§ **DOCUMENT**:
★ ★ ★
Après des années de préparation, et avant un passage au festival des Inrocks en novembre, le duo français s’apprête à dévoiler l’étendue de sa mélancolie dans un album à découvrir ici en avant-première. On en parle avec les deux garçons dans l’interview qui suit, où il est question de Junior Boys et de Laurent Voulzy, de déconstruction et de jusqu’au-boutisme.
« Là-bas, le soleil s’écroule dans la mer. » Le temps a passé depuis La ballade de Jim, une reprise de Souchon que certains écoutaient sans faire attention à la signature. Le temps a passé, et il a fait son travail. D’un côté, ceux qui saignaient La ballade de Jim ont eu le temps d’oublier ; de l’autre, les fameux signataires se sont organisé. Si bien qu’après des années de travail, la case ep et un bouche à oreille qui préfère les secrets de polichinelle, Paradis s’apprête à publier un premier album que des fans déjà en place attendent fébrilement. Titré Recto verso, c’est le genre de disque à écouter chez soi en PLS, quand dehors le ciel s’effondre et que seul la mélancolie perce à travers les volets.
{"type":"Pave-Haut2-Desktop"}
Paradis, c’est l’histoire banale de deux garçons qui se rencontrent dans une soirée à Paris, chez un ami commun. Nous sommes fin 2010, Simon Mény et Pierre Rousseau n’habitent pas en France depuis longtemps. Ils ont passé leur vie en Angleterre (pour Pierre) et entre l’Argentine et le Portugal (pour Simon). Ils se rencontrent, donc, et ils ne se lâchent plus. « C’est allé extrêmement vite », raconte Pierre quand on les rencontre un après-midi de septembre. Dès le lendemain de la soirée, ils commencent à jouer de la musique ensemble, assez naïvement, mais les choses prennent tout de suite une forme. Une esthétique commence à s’inventer, des idées s’arrêtent et quelque chose finit par naître : Paradis existe.
A mi-chemin entre house music et chanson française, Recto verso raconte un coup de foudre musical entre deux garçons issus de la musique électronique, mais qu’un lien intime à la France a poussé à chanter quelques mots délicats. Dans les douze chansons à découvrir dans le lecteur ci-dessous, Pierre et Simon racontent cette rencontre et le monde clos qu’elle a créé autour d’eux.
Interview
Le groupe existe depuis 2011. Qu’est-ce qui a changé depuis ?
★ ★ ★
§ **LES CONSIGNES**:
1. Répondez aux questions suivantes d'après l'article sur Paradis :
(a) Quel est le titre du premier album du duo ?
(b) Entre quels pays Simon a-t-il passé sa vie avant d'habiter en France ?
(c) Combien de chansons l'album compte-t-il ?
2. Poursuivez, s'il vous plaît, l'article sur Paradis à partir de sa dernière phrase.

§ **ENTRÉES EXTRAITES**:
★ ★ ★
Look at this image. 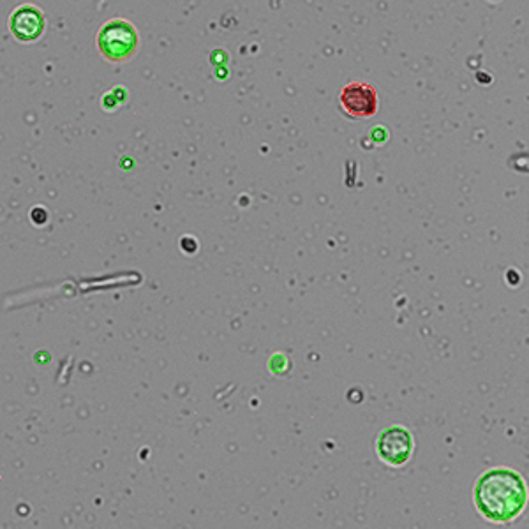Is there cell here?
Returning <instances> with one entry per match:
<instances>
[{"mask_svg":"<svg viewBox=\"0 0 529 529\" xmlns=\"http://www.w3.org/2000/svg\"><path fill=\"white\" fill-rule=\"evenodd\" d=\"M478 514L494 524H508L521 517L528 505V485L510 468H492L478 478L473 491Z\"/></svg>","mask_w":529,"mask_h":529,"instance_id":"cell-1","label":"cell"},{"mask_svg":"<svg viewBox=\"0 0 529 529\" xmlns=\"http://www.w3.org/2000/svg\"><path fill=\"white\" fill-rule=\"evenodd\" d=\"M140 46V36L135 25L124 18H113L106 22L97 34V48L110 62H126L135 57Z\"/></svg>","mask_w":529,"mask_h":529,"instance_id":"cell-2","label":"cell"},{"mask_svg":"<svg viewBox=\"0 0 529 529\" xmlns=\"http://www.w3.org/2000/svg\"><path fill=\"white\" fill-rule=\"evenodd\" d=\"M413 448H415L413 434L403 425H392L383 429L376 441V452L380 455L381 461L394 468L404 466L410 461Z\"/></svg>","mask_w":529,"mask_h":529,"instance_id":"cell-3","label":"cell"},{"mask_svg":"<svg viewBox=\"0 0 529 529\" xmlns=\"http://www.w3.org/2000/svg\"><path fill=\"white\" fill-rule=\"evenodd\" d=\"M341 106L344 112L355 119H369L378 113L380 99L373 85L366 82H353L341 90Z\"/></svg>","mask_w":529,"mask_h":529,"instance_id":"cell-4","label":"cell"},{"mask_svg":"<svg viewBox=\"0 0 529 529\" xmlns=\"http://www.w3.org/2000/svg\"><path fill=\"white\" fill-rule=\"evenodd\" d=\"M46 29L45 15L32 4H23L9 16V30L18 41L32 43L43 36Z\"/></svg>","mask_w":529,"mask_h":529,"instance_id":"cell-5","label":"cell"}]
</instances>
★ ★ ★
§ **RÉPONSES DANS L'ORDRE**:
1.
(a) Recto verso.
(b) Entre l'Argentine et le Portugal.
(c) Douze.

2.
Simon Mény – Beaucoup de choses…
Pierre Rousseau – J’ai pas l’impression, justement ! Les choses qui ont changé, ce sont celles qu’on ne voyait pas forcément venir. On fait toujours les choses pour les mêmes raisons, et de la même manière. Quand on me dit que cinq années ont passé, c’est un énorme flou. Ça me parait surréaliste, comme un long rêve…et parfois cauchemar éveillé. Ce qui a vraiment changé, ce sont les choses structurelles : la maison de disque, le live, l’échelle de diffusion – toutes les choses auxquelles on ne pensait pas quand on a commencé la musique.
Vous travaillez toujours de la même façon, donc.
Pierre – On a un processus assez jusqu’au-boutiste. On est tous les deux actionnaires à part égale des décisions artistiques. Si je fais quelque chose qui ne plait pas à Simon, ce n’est pas Paradis – et vice versa.
Simon – Cinq ans, vu de l’extérieur, je comprends que ça puisse paraître long. Mais pour nous c’était important de trouver un équilibre. Pendant cette période, on a essayé de structurer ce qu’on voulait faire.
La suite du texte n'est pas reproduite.